• _본문 내용_:
++++++++

0~1사이의 확률 값이 들어가야 하는데, -2 또는 2같은 값이 들어가면서 그래프가 좀 이상하게 보입니다.

Binary Cross Entropy (a.k.a Logarithmic Loss)

https://www.kaggle.com/wiki/LogarithmicLoss

\[\text{logloss} = -\frac{1}{N} \sum^{N}_{i=1} \left( y^{(i)} \cdot \log(p_i) + (1 - y) \cdot \log(1- p_i) ) \right)\]

Numpy

>> y_true = np.array([0, 0, 0, 1, 0], dtype=np.float64)
>> y_pred = np.array([0.1, 0.1, 0.05, 0.6, 0.3], dtype=np.float64)
>>
>> def binary_cross_entropy(y_true, y_pred):
>>     return -(y_true * np.log(y_pred) + (1-y_true) * np.log(1-y_pred)).mean()
>>
>> binary_cross_entropy(y_true, y_pred)
0.22590297868158524

Sklearn

sklean 에서는 sklearn.metrics.log_loss 함수를 사용합니다.

>> # Scipy와 동일함
>> metrics.log_loss(y_true, y_pred)
0.22590297868158524

Pytorch

F.binary_cross_entropy 와 nn.BCELoss 의 결과값은 동일합니다.

>> y_torch_pred = Variable(torch.DoubleTensor(y_pred))
>> y_torch_true = Variable(torch.DoubleTensor(y_true))
>>
>> torch_crossentropy = nn.BCELoss()
>> torch_crossentropy(y_torch_pred, y_torch_true).data.numpy()
array([ 0.22590298])

Visualization

그래프에서 -2 그리고 2까지 전체 x값이 안나온 이유는 NaN으로 바껴서 해당부분은 안나오는 것입니다.
\(p\) 값은 확률 0~1사이의 값으로 쓰여야 합니다.

Cross Entropy

https://rdipietro.github.io/friendly-intro-to-cross-entropy-loss/

\[H(y, \hat{y}) = - \sum_i y^{(i)} \log \hat{y}^{(i)}\]

Partial derivative of the weights

\[\begin{eqnarray} H(y, \hat{y}) &=& -\frac{\partial}{\partial \theta} \sum^N_{i=1} y^{(i)} \log \hat{y}^{(i)} \\ &=& - \sum^N_{i=1} \frac{y^{(i)}}{ \frac{\partial}{\partial \theta} \hat{y}^{(i)}} \\ &=& - \sum^N_{i=1} \frac{y^{(i)}}{ \frac{\partial}{\partial \theta} \left( \theta^{T} \cdot x^{(i)} + b \right) } \\ &=& - \sum^N_{i=1} \frac{y^{(i)}}{x^{(i)}} \end{eqnarray}\]

Partial derivative of the bias

\[\begin{eqnarray} H(y, \hat{y}) &=& -\frac{\partial}{\partial b} \sum^N_{i=1} y^{(i)} \log \hat{y}^{(i)} \\ &=& - \sum^N_{i=1} \frac{y^{(i)}}{ \frac{\partial}{\partial b} \hat{y}^{(i)}} \\ &=& - \sum^N_{i=1} \frac{y^{(i)}}{ \frac{\partial}{\partial b} \left( \theta^{T} \cdot x^{(i)} + b \right) } \\ &=& - \sum^N_{i=1} y^{(i)} \end{eqnarray}\]

Numpy

>> y_true = np.array([0, 0, 0, 1, 0], dtype=np.float32)

++++++++

• _제공 자료_:
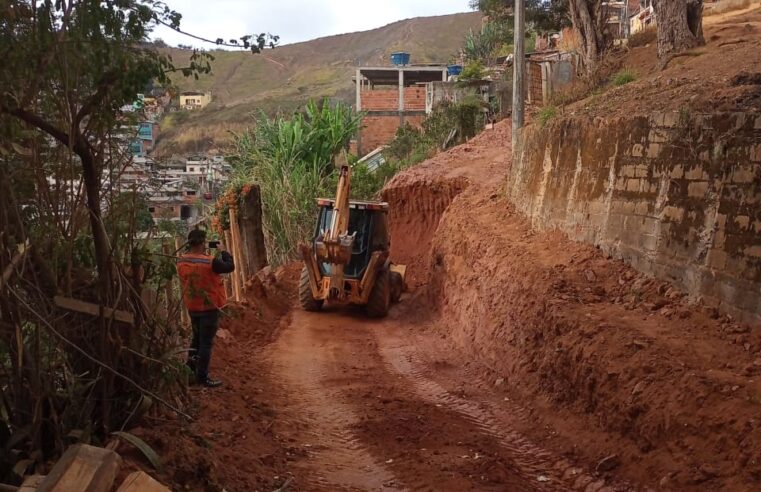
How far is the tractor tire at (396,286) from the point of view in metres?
17.3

++++++++

• _작업 안내_:
• A. 교차 엔트로피 글의 내용과 아래 (i), (ii), (iii)이 맞는지 각각 예나 아니요로 답하고, 판단 근거가 되는 글의 문구를 그대로 옮겨 적으세요. (i) sklearn에서는 sklearn.metrics.log_loss 함수를 쓴다. (ii) F.binary_cross_entropy와 nn.BCELoss는 결과값이 서로 다르다. (iii) 그래프에 -2부터 2까지의 x값이 다 나오지 않은 것은 그 부분이 NaN으로 바뀌었기 때문이다.
• B. 교차 엔트로피 글이 끝난 마지막 줄 다음부터 이어서 써 주세요.
이번에는 자료를 볼 필요가 없습니다.

• _답안 모음_:
• A.
(i) 예. "sklean 에서는 sklearn.metrics.log_loss 함수를 사용합니다."
(ii) 아니요. "F.binary_cross_entropy 와 nn.BCELoss 의 결과값은 동일합니다."
(iii) 예. "그래프에서 -2 그리고 2까지 전체 x값이 안나온 이유는 NaN으로 바껴서 해당부분은 안나오는 것입니다."

• B.
>> y_pred = np.array([0.1, 0.1, 0.05, 0.6, 0.3], dtype=np.float32)
>>
>> def cross_entropy(y_true, y_pred):
>>     return -(y_true * np.log(y_pred)).sum()
>>
>> cross_entropy(y_true, y_pred)
0.51082557

Pytorch - cross entropy

Pytorch의 cross entropy는 일반적인 cross entropy와 전혀 다릅니다.

\[\hat{y}_{class} + \log\left( \sum_j e^{\hat{y}_j} \right)\]

>> y_true = np.array([3, 1], dtype=np.int64)
>> y_pred = np.array([[0.1, 0.1, 0.05, 0.6, 0.3],
>>                    [0, 0.9, 0.05, 0.001, 0.3]], dtype=np.float64)
>>
>>
>> def torch_cross_entropy(y_pred, labels):
>>     N = y_pred.shape[0]
>>     return (-y_pred[range(N), labels] + np.log(np.sum(np.exp(y_pred), axis=1))).mean()
>>
>> torch_cross_entropy(y_pred, y_true)
1.1437464478328658

>> y_true = np.array([3], dtype=np.int64)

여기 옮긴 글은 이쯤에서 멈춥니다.